Exercise requirements: The required result is an exact copy of every line from the one with "vHack XT - Hacking" through the last line below, with the pictures left out.

Material provided:
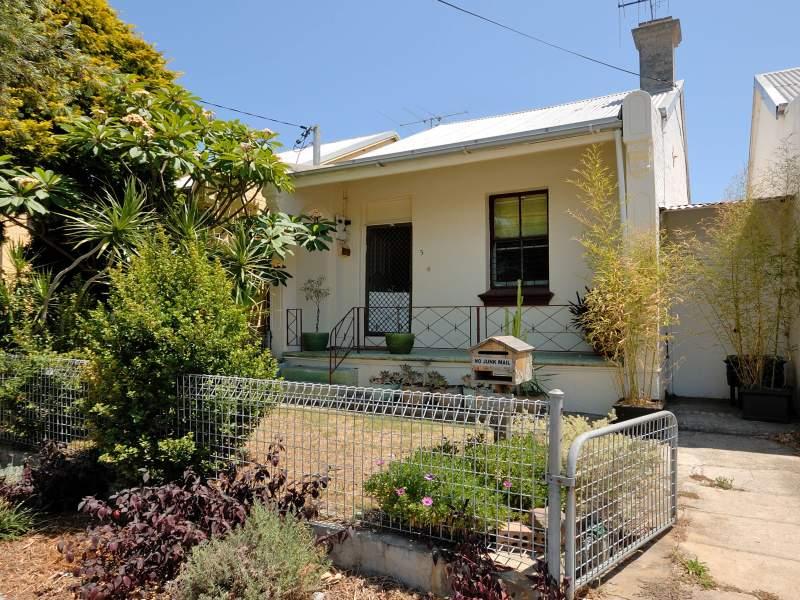 5 FARR STREET, Rockdale, NSW 2216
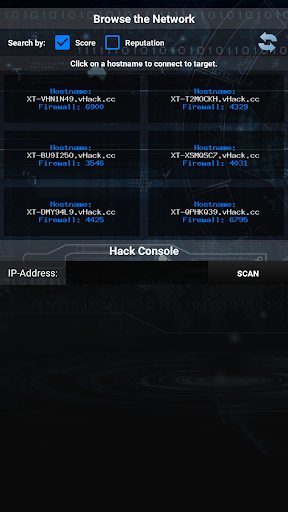 vHack XT - Hacking Simulator 1.64 screenshots 2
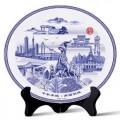 广州特色风景商务礼品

Completed task:
 vHack XT - Hacking Simulator 1.64 screenshots 2
 广州特色风景商务礼品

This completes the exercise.